Every website on the internet (a handy research tool for films, I might add) about growing potatoes mentions the fact that amending your garden soil with manure can cause potato scab or rot. Granted, Martian soil is reportedly devoid of pathogens so our hero would most likely have evaded that catastrophe. But cut, uncured, unsprouted potatoes wrapped in a luscious casing of uncomposted humanure? COME ON! What we have here is a formula for an entire crop of putrescence.
Fifth, skipping over the fact that he’s growing potatoes in about 4″ of dead soil (which is the minimum planting depth for potatoes, leaving them nowhere to grow deeper without “hilling up” more soil around the plants), our hero finally harvests his first potatoes, indicating that he’s going to replant some of the plants themselves. Not gonna happen. Potatoes are grown from tubers, not plants. Yes, you can replant the tubers you harvest, but not the plants. If our Martian had gone for a second crop that way, we would have heard a resounding cacophony of face-palms from gardenerds ’round the world.

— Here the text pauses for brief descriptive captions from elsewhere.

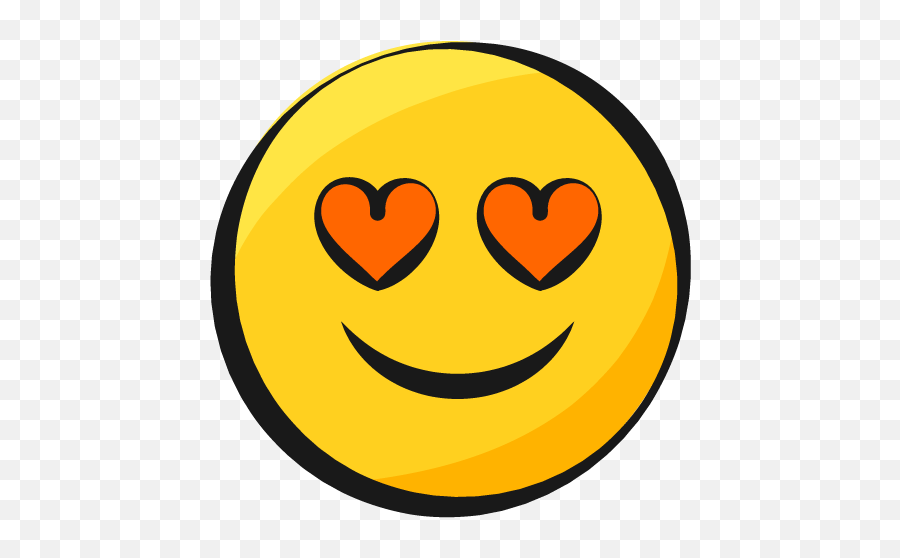 Emoji Coeur - Gif Smiley Coeur,Emoticons Funky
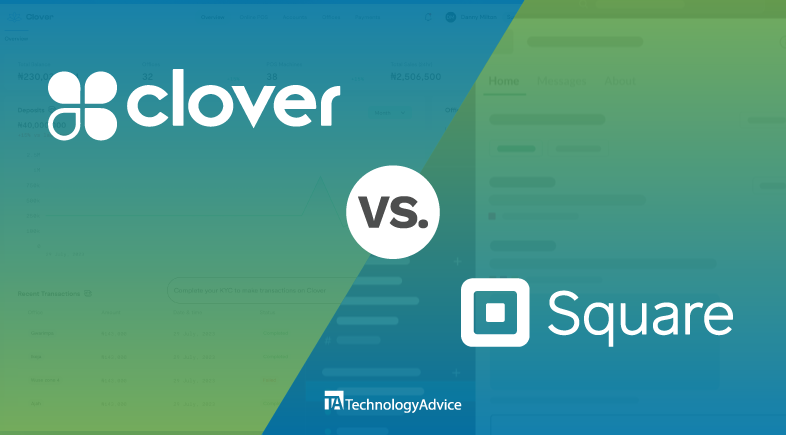 A concept comparison between Clover POS and Square POS.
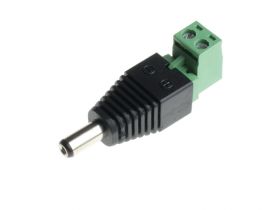 Wtyk DC 2,5/5,5 z listwą rozłączną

Don’t get me wrong, we’re pulling for our hero. We want him to survive, and the film takes us on a wild ride that is rather satisfying in the end. But if you’re a new gardener striving to live off (or even enjoy) what you grow, you need to know what and what not to do. Hopefully this little review will help you grow potatoes this fall with more than imaginary success. Amend your soil with compost, sprout your potatoes, cure them if you cut them, and get home safely.